Die Studie ist Teil des Projektes „Lebensumstände von Kindern im unteren Einkommensbe­reich" des IAB im Auftrag der Bertelsmann Stiftung. Datengrundlage ist das repräsentative „Panel Arbeitsmarkt und Soziale Sicherung" (PASS), in dem seit 2006 jährlich etwa 15.000 Per­sonen ab 15 Jahren befragt wurden. Für die vorliegende Studie konnten für 3.180 Kinder In­formationen über einen Zeitraum von fünf Jahren ausgewertet werden.

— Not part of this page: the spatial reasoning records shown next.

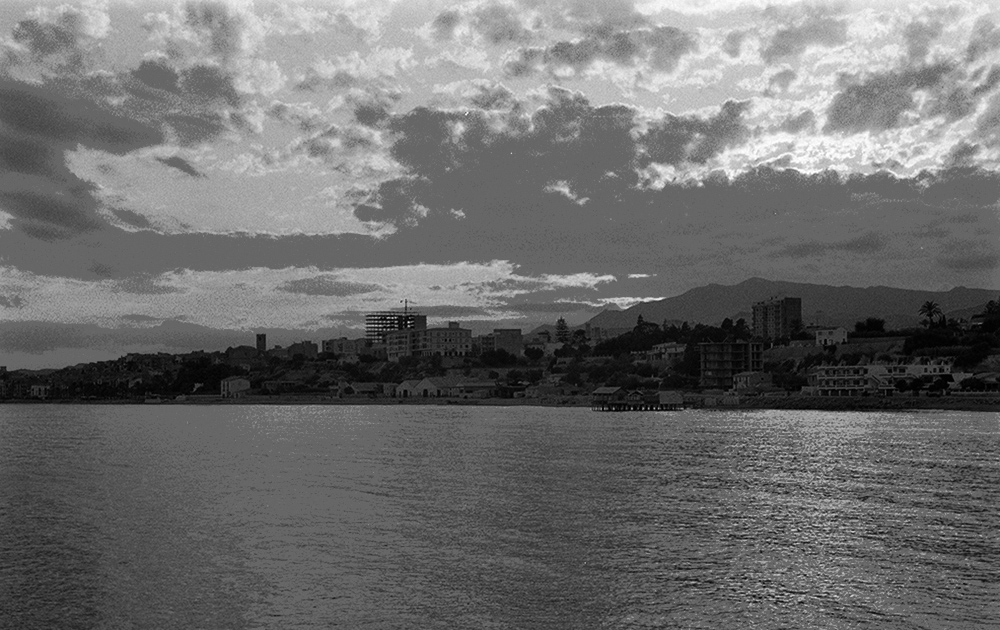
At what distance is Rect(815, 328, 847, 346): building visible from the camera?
176337 millimetres

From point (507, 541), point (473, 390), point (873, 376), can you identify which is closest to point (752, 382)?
point (873, 376)

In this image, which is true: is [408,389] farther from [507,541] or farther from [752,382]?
[507,541]

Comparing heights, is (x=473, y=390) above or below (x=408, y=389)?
below

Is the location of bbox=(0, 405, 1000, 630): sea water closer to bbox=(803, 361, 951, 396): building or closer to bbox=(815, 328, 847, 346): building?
bbox=(803, 361, 951, 396): building

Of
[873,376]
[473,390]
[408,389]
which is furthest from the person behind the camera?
[408,389]

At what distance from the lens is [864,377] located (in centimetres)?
12950

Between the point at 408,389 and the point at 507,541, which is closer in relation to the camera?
the point at 507,541

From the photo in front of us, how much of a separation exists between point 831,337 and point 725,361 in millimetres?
28749

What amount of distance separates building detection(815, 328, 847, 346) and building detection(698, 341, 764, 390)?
760 inches

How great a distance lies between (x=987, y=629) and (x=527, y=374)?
586 feet

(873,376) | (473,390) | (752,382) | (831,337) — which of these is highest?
(831,337)

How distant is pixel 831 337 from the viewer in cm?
17812

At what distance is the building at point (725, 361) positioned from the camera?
161 meters

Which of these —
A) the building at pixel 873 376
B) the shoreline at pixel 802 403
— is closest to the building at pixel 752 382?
the shoreline at pixel 802 403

Zu jedem der fünf Be­obachtungszeitpunkte wird die Einkommenssituation für den Haushalt des jeweiligen Kindes betrachtet, so dass während des Zeitraums Wechsel in und aus Armutslagen sowie die Dauer von Armutsepisoden beobachtet werden können.
Um das Ausmaß von Kinderarmut zu beschreiben, werden in der Studie zwei in der Wissen­schaft gängige Konzepte zugrunde gelegt: Als armutsgefährdet gelten Kinder, die in einem Haushalt mit einem Nettoeinkommen unter der Armutsgefährdungsschwelle, also weniger als 60 Prozent des äquivalenzgewichteten Medianeinkommens, leben. Zudem wird der SGB-II-Leistungsbezug als Armutslage berücksichtigt.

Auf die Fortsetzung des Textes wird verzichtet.